PAGE:

=======

Sufficiently generalized tools are needed to meet broad, through not necessarily universal needs. Researchers also demand more precision in finding, aggregating and summarizing content. The majority of commercial services including GoogleDocs, Flickr, and others are insufficient for many research purposes. However, the need for greater precision must be balanced with capabilities and practical issues. Some Semantic Web approaches are too complex and difficult to implement in the more decentralized and less standardized realm of field archaeology. Approaches that permit precision in information access without demanding too much formalism can help ease adoption. In this vein, the Archaeological Markup Language (ArchaeoML), developed by David Schloen (2001) for the University of Chicago OCHRE http://ochre.lib.uchicago.edu/ data management project and implemented in the Open Context (www.opencontext.org) data publication system represents one solution.

Open Context was developed as a means to provide an external (and externally-funded) system to provide access to primary data from multiple and diverse projects. Open Context provides a place on the Web for researchers to publish structured data along with textual narratives and media (such as images, maps and drawings). Content currently in Open Context ranges from archaeological field project data to geological science and zooarchaeological datasets. Open Context also provides access to museum reference collections to help facilitate the identification and comparison of specimens recovered in field projects. From one common portal, primary content from multiple projects can be searched, summarized, refined, exported, and commented on. Open Context employs a generalized structure, carefully constructed so that contributors are not obliged to conform to overly rigid standards or change their research design or language. Additionally, this generalized structure removes the need for projects to develop specialized software in order to share their research results. Thus, Open Context's approach significantly reduces the costs of data dissemination, and in doing so, helps improve the likelihood that a dataset will be shared.

=======

WHAT YOU WILL DO:
[1] Count how many lines in the rows below contain the word "lens" and give only that number.
[2] Write the next part of the passage on Open Context, picking up right after its final sentence.

=======

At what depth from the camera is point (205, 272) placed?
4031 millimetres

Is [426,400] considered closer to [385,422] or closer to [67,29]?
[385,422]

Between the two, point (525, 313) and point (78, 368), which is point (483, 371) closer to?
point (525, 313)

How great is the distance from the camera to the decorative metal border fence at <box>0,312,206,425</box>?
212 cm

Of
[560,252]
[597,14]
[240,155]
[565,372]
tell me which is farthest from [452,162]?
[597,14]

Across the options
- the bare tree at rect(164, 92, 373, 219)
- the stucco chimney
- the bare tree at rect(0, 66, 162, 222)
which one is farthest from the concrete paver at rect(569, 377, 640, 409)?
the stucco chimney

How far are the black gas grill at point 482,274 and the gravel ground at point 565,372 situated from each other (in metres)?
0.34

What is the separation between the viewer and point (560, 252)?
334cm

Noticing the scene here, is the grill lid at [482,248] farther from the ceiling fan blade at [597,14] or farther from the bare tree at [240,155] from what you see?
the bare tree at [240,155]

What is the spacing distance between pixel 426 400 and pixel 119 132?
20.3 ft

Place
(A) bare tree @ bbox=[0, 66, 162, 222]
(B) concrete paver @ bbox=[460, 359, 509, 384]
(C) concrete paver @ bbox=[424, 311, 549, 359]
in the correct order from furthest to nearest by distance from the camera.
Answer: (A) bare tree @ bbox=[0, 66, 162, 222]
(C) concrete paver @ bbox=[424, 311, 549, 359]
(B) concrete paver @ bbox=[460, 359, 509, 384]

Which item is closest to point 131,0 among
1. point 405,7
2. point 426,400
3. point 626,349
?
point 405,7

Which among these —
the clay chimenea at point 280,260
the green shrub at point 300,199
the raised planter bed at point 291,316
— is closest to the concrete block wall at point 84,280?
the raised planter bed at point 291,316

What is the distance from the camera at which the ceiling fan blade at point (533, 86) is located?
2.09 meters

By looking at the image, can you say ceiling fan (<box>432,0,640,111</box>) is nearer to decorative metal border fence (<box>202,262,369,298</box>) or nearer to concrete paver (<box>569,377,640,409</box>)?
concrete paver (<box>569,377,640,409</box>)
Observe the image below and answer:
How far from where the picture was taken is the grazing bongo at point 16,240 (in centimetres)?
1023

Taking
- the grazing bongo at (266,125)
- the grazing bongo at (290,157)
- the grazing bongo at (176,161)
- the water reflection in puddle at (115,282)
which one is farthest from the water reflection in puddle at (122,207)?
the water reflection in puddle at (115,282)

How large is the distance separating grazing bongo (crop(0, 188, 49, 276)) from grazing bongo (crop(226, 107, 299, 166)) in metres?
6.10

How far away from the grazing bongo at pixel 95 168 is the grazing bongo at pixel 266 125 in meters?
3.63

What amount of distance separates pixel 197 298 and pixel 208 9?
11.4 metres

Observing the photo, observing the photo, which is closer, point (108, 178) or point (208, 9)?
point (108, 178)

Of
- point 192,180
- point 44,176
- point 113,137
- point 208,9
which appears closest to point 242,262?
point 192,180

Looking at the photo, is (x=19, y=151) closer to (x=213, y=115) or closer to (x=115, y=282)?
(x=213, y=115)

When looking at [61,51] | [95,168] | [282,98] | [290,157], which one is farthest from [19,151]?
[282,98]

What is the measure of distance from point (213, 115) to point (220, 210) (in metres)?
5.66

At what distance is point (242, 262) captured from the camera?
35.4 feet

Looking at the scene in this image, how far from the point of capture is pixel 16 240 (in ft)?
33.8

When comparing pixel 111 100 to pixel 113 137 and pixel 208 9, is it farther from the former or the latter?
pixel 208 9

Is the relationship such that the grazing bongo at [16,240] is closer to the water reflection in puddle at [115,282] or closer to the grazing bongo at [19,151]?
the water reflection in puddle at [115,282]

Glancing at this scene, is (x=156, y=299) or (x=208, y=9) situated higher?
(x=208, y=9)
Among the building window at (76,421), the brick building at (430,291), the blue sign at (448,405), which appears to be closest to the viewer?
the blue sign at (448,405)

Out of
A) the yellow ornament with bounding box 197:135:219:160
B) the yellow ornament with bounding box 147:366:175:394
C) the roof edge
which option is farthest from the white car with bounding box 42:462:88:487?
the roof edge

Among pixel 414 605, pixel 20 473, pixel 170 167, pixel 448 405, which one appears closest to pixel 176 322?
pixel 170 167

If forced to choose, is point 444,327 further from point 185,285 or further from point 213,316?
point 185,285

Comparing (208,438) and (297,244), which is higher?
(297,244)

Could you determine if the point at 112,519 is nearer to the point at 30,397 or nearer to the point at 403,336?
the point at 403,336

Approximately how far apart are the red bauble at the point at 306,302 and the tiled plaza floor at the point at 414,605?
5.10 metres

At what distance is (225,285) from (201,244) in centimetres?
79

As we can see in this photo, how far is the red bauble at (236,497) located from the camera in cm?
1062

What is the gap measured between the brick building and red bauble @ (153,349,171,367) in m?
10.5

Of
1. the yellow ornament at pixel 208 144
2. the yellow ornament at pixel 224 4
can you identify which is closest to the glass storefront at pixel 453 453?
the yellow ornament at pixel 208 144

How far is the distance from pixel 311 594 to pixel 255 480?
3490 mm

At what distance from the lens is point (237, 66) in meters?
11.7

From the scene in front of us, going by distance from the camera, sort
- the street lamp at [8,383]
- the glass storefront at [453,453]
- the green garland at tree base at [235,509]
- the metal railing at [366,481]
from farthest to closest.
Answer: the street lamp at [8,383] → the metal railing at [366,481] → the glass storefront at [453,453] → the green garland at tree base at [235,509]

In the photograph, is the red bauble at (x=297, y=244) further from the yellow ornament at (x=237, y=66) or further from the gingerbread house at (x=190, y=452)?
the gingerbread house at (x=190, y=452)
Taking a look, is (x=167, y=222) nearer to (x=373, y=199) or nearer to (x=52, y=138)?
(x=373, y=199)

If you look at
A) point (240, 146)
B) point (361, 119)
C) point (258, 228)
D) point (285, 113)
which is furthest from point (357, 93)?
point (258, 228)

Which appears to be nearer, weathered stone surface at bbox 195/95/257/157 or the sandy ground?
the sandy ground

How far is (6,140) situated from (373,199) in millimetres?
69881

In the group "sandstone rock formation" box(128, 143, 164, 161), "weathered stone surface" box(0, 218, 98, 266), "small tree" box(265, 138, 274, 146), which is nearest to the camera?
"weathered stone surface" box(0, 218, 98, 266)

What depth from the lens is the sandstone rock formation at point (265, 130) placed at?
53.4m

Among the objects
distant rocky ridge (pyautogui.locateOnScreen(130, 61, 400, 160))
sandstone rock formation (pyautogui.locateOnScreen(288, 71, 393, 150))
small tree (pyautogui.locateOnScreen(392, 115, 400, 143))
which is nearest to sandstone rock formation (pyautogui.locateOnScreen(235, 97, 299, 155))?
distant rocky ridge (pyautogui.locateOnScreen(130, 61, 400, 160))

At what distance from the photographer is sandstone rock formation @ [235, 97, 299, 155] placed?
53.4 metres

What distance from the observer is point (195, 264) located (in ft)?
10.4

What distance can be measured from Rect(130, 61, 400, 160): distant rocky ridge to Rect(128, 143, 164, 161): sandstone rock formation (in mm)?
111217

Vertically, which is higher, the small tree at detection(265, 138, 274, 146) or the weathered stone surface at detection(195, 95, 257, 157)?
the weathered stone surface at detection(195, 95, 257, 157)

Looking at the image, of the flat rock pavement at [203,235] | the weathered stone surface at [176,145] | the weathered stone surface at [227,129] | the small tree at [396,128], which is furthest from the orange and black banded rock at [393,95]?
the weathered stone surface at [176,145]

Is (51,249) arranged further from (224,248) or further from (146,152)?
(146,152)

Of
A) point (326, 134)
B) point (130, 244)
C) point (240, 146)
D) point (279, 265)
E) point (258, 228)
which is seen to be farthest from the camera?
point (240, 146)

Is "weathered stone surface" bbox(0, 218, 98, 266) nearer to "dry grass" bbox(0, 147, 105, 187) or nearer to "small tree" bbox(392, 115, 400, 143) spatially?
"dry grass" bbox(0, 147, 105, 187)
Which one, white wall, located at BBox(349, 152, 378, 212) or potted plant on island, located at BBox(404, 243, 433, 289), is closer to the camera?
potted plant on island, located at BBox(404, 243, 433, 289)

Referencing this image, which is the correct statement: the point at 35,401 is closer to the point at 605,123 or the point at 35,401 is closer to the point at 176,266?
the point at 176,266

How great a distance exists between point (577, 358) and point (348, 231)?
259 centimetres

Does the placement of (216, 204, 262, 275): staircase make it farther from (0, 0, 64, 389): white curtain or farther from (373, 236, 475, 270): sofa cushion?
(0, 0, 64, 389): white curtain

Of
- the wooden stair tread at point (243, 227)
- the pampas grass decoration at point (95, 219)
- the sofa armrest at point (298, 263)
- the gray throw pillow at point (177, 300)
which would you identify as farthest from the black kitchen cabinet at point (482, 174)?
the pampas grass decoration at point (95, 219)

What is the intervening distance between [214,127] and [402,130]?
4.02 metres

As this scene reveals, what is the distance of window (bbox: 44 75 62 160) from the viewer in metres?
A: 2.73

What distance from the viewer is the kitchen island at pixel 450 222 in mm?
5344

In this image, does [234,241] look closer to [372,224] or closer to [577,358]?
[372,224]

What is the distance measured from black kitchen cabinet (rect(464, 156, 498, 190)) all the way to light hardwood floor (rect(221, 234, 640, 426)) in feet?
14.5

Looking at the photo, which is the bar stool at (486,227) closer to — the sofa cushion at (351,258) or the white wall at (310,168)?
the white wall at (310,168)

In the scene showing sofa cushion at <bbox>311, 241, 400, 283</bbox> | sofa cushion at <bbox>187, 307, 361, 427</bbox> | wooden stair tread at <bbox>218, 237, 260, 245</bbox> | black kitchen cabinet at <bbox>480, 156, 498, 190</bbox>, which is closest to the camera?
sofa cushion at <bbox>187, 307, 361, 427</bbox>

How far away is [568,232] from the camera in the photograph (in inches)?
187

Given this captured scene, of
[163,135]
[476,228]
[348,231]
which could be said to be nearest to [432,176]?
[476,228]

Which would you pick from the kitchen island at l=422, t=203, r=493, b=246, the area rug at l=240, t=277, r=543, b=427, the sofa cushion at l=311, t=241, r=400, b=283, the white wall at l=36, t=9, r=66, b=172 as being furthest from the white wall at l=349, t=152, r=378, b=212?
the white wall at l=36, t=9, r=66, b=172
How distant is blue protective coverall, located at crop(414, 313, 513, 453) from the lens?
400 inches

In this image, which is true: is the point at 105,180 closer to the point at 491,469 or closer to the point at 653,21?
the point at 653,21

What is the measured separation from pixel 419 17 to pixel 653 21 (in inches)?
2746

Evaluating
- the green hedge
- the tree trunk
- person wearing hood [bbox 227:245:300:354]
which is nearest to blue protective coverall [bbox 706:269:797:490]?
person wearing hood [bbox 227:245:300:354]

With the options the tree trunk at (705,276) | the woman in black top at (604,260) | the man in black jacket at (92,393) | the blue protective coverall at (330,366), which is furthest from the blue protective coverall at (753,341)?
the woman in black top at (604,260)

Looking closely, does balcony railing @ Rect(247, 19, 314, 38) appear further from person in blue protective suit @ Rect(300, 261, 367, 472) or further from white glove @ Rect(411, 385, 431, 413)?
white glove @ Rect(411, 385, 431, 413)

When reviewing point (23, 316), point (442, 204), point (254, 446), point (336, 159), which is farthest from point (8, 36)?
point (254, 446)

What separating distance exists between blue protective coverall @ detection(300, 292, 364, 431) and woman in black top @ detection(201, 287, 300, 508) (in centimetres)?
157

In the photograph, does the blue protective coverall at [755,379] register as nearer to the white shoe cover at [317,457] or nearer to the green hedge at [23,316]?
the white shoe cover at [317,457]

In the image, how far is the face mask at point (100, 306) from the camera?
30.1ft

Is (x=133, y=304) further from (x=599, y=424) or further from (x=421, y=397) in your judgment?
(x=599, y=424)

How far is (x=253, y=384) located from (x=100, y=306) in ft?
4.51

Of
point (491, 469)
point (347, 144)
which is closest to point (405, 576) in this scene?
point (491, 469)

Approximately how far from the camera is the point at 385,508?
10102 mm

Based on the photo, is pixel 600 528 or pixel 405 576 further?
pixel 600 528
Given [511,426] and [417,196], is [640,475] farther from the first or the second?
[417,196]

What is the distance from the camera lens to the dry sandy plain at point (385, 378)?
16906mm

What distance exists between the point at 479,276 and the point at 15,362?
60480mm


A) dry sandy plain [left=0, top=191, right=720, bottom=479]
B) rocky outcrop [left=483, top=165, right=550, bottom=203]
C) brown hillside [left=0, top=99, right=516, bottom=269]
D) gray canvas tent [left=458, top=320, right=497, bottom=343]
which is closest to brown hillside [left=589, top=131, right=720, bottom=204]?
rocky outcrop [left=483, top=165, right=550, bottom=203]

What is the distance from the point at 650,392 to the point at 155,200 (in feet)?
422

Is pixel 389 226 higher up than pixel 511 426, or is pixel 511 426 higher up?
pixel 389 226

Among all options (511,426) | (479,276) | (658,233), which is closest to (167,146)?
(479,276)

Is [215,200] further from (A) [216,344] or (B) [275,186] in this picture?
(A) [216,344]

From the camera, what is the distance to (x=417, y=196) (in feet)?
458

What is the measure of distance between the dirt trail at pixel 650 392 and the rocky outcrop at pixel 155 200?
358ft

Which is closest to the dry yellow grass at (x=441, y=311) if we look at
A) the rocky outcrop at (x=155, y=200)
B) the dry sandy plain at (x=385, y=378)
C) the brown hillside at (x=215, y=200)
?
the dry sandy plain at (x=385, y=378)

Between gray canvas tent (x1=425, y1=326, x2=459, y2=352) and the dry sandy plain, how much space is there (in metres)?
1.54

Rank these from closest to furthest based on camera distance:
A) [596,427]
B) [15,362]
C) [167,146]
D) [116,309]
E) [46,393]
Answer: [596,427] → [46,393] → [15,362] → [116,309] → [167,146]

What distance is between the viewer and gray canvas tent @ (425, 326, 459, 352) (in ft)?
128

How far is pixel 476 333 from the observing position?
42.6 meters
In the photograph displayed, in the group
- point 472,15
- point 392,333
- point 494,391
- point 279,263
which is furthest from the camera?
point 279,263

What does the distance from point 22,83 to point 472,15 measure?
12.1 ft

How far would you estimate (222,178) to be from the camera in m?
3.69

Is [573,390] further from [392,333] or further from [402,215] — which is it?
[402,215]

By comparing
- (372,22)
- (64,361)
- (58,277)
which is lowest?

=======

ANSWERS IN ORDER:
[1] 4

[2]
Figure 1 - A view of Open Context, showing how the faceted-browse tool
at the left can be used to hone in on items of interest. Here, a user has
narrowed a search to all items in a certain project tagged
by a specific user.

Open Context offers a "faceted-browse" tool, which allows users to click through the system in an informed way, intelligently refining their searches as they hone in on the information they seek. This point-and-click interface enables users to incrementally filter their views with very sophisticated queries without requiring them to fill out complex forms or worse, type in a SQL query. Each item in Open Context contains contextual and descriptive information and can be linked to other items by the contributor or through user-generated tags; users can group items of interest into sub-sets for their own use -- and, by sharing the tagging information, permit colleagues to access and build upon those sub-sets. To help make the content easier to use with other Web-based applications, Open Context is now being upgraded to improve performance and scalability and to make all data available to a variety of common formats, including Atom/GeoRSS and KML (a specific subset of XML). This will make Open Context data easy to combine with GoogleMaps, Google Earth, Flickr, and other popular online resources.

Figure 2 - A detailed view of one item in Open Context, with images and
all related descriptive information, including people and user-generated
tags associated with the item.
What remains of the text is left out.